▪ I. † feˈnestral, n. Obs.
Also 5 fenestralle, 6 fenestrall.
[a. OF. fenestral, f. fenestre: see fenester.]
A window-frame or lattice, often fitted with cloth or paper as a substitute for crystal or glass; a window. Rarely of the filling in of the frame: A window-pane.

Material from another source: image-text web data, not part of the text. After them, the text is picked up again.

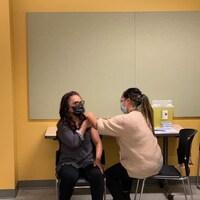 Une femme reçoit un vaccin contre la COVID-19.
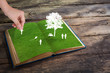 Paper cut of children play on green grass book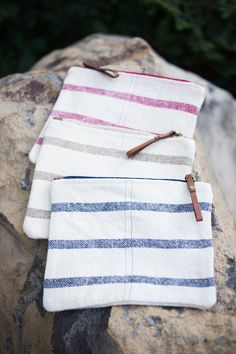 Linen Pouch A fun twist to our classic laundered linen are these pouches. With colors like indigo, red and taupe, our McKenzie bags are versatile enough for everyday use. Equally stylish and functional...great as a makeup bag or on-the-go as a travel bag.
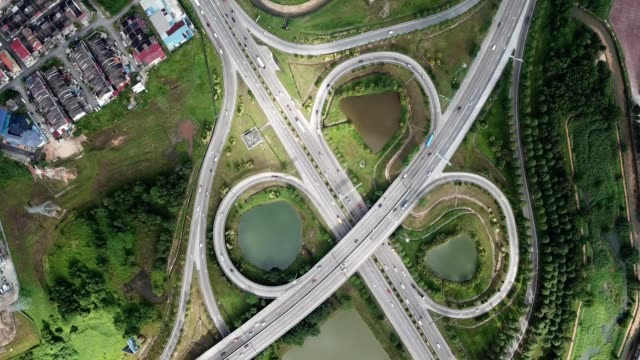 a drone flies birdseye over an expressway intersection in johor bahru malaysia - johor stock videos & royalty-free footage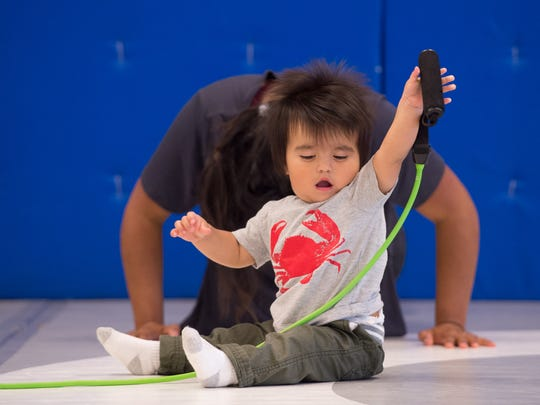 Deanna Cortez's son Tobias (1) of Dover plays with a work out band during the MOMentum fitness Delaware fitness class at Delaware Combat Sports in Dover.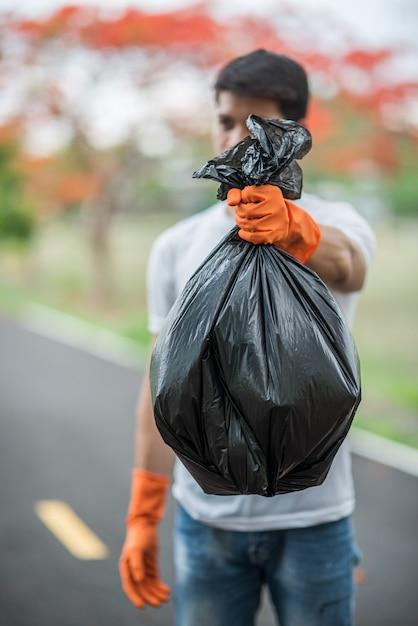 Un uomo che indossa guanti arancioni raccogliendo immondizia in una borsa nera. Foto Gratuite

[1291 Accts. Exors. Q. Eleanor in Househ. Exps. (Roxb.) 135 Pro canabo ad fenestrallas..iij d.] 1399 Mem. Ripon (Surtees) III. 129 Et in j parva serura emp. pro j fenestrall infra capellam Beatæ Mariæ, 2½d. 1430 Lydg. Chron. Troy ii. xi, All the windowes and eche fenestrall Wrought were of beryle & of cleare crystall. c 1430 ― Min. Poems (Percy Soc.) 203 To telle what shuld hire baggys been, Whoos fenestralle were hard to glase. 1519 W. Horman Vulg. 242 Paper or lyn clothe straked a crosse with losyngz: make fenestrals in stede of glasen wyndowes. 1523 Skelton Garl. Laurel 1387 The fenestrall, Glittryng and glistryng and gloriously glasid. 1530 Palsgr. 219/2 Fenestrall, chassis de toille, ou de paupier. [1851 Turner Dom. Archit. II. i. 13 The windows were usually fitted with..lattices or fenestrals.] |
transf. c 1430 Pilgr. Lyf Manhode ii. xlii. (1869) 92 Thou shuldest not weene that the soule haue neede of these eyen..For bifore and bihynde, with oute bodelych fenestralle, he seeth his gostlich good. |
▪ II. fenestral, a.
(fɪˈnɛstral)
[ad. L. fenestrāl-is, f. fenestra; see fenestra.]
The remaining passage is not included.